Le deuxième prix est attribué à Cloé Paty, Brigitte Gathier (BMA "Art de la lisse"), Tristan Dassonville (ENSA Limoges), Hind Rezouk (ENSAP Bordeaux), Océane Boquet (DSAA Raymond Loewy) et Sheng Yini (Académie d'Art de Hangzhou en Chine). L'équipe a imaginé un projet de trois tapisseries adaptées et adaptables aux espaces intérieurs modernes plus réduits, permettant à l'usager de s'approprier et de redéfinir l'espace, et dont le motif en constante évolution serait composé par les traces de ces différents usages.

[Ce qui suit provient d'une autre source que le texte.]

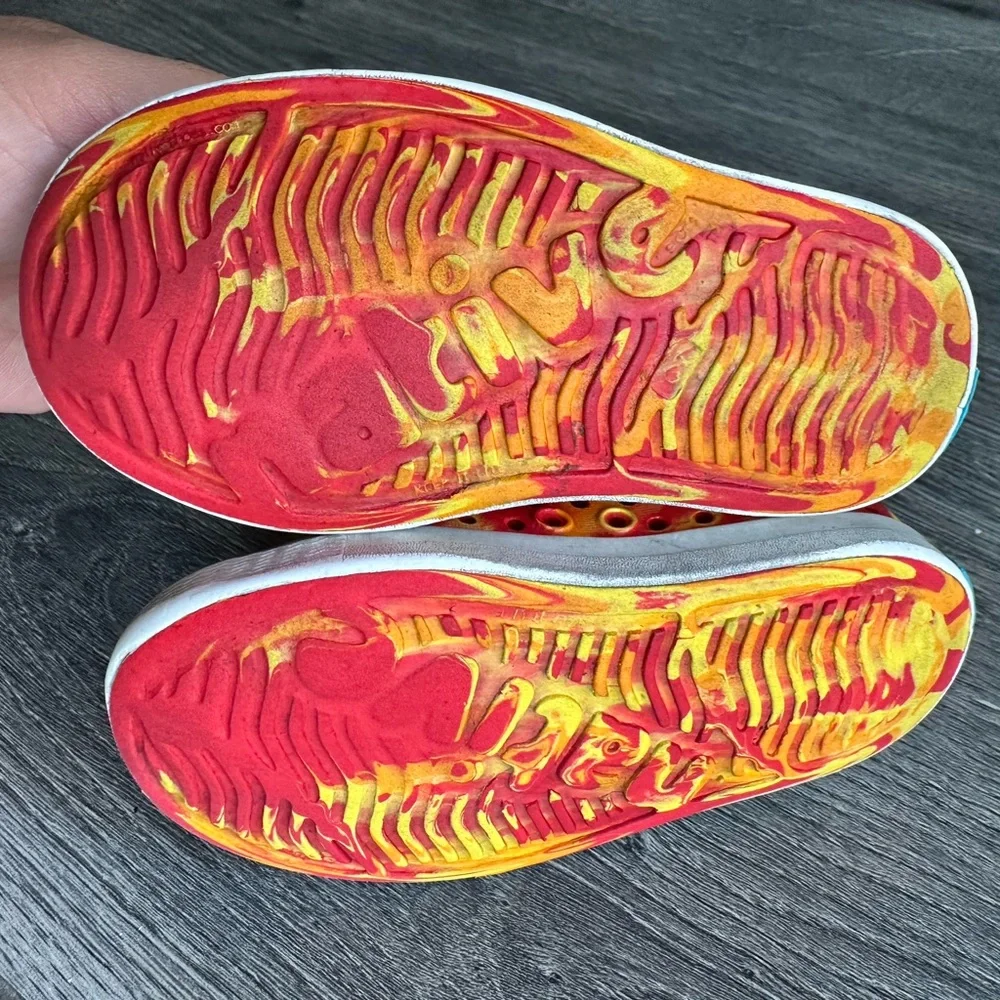Unisex Native Shoes - yellow and orange tie-dye slip-on sneakers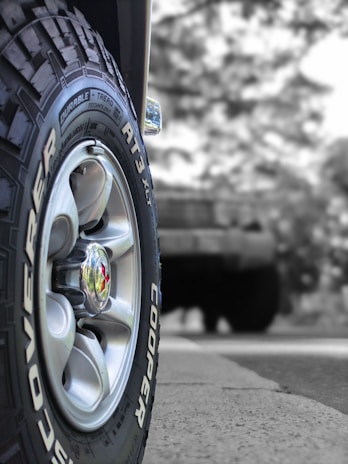 A close-up view of a vehicle tire with the brand name Cooper and model Discoverer AT3 XLT. The tire's treads and grooves are clearly visible, with a shiny metallic hubcap at the center. The background appears to be blurred, featuring a larger vehicle possibly parked or in motion.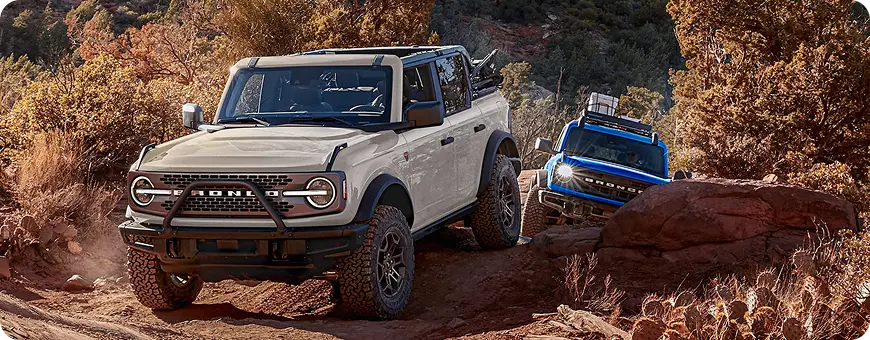 Two Ford Broncos climbing a rocky red-rock trail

Inspiré de la conception nomade de la tapisserie par Le Corbusier, dans le projet Voyage d'intérieur, la tapisserie devient à la fois objet mobile et mobilier. Le projet prévoit trois tapisseries de dimensions, matières, techniques et épaisseurs différentes, qui selon leurs caractéristiques pourront séparer l'espace, permettre de ranger des objets ou de les laisser voir, enrober du mobilier, etc. Une première tapisserie de 6m x 1 m, rouge piquée de bleu, sera réalisée à l'aide de la technique du "crapautage" qui consiste à épaissir le point au fur et à mesure du tissage, pour passer d'une épaisseur de 5 mm à 1 cm. Une fois roulée, la tapisserie pourrait par exemple servir à la fois de tapis et de coussin sur la partie la plus épaisse. Le deuxième tissage de 4m x 2m fera 3 mm d'épaisseur est conçu pour être réalisé en bleu piqué de jaune. Des relais (rupture de la trame normalement nécessaire au moment des changements de couleur) seront laissés ouverts pour permettre de glisser différents objets. La troisième tapisserie est un carré jaune piqué de rouge de 3m x 3m, d'une épaisseur de 4 cm, obtenue artificiellement en multipliant les fils d'arrêt sur l'envers de la tapisserie pour rendre l'effet d'un tapis de savonnerie. Le calcul du sens des fils de chaîne permet de créer des volets ouvrables à l'envi.

Pour ces trois tissages en laine et soie, l'équipe a imaginé l'utilisation de teintures naturelles, pour créer des textiles non agressifs pour l'usager, mais aussi pour les propriétés de certaines plantes tinctoriales : la reseda des teinturiers pour le jaune, antiseptique, l'hibiscus pour le rouge, non agressif pour la peau, le pastel antibactérien et antiviral pour le bleu. Le projet prévoit également de teindre les fils de chaîne voulus en laine également, dans une teinte verte donnée par la tanaisie (insectifuge), l'usure de la trame faisant peu à peu apparaître les fils de chaîne étant ainsi anticipée dans le cycle de vie de ces tapisseries.

Ce projet s'appuie sur des formes et des techniques très simples pour des usages complexes et entièrement modulables. Sur le plan de la représentation, ce n'est pas le figuratif qui est mis en avant ici pour créer un motif narratif comme dans la tapisserie figurative traditionnelle, mais la notion de trace. Des traces témoins, fruits de l'usage quotidien de ces tapisseries. Le motif en évolution permanente est le résultat de l'histoire des tissages dans l'espace intérieur ; il se crée au fil des pliures, des réparations, des salissures, des modifications opérées par l'usager, etc.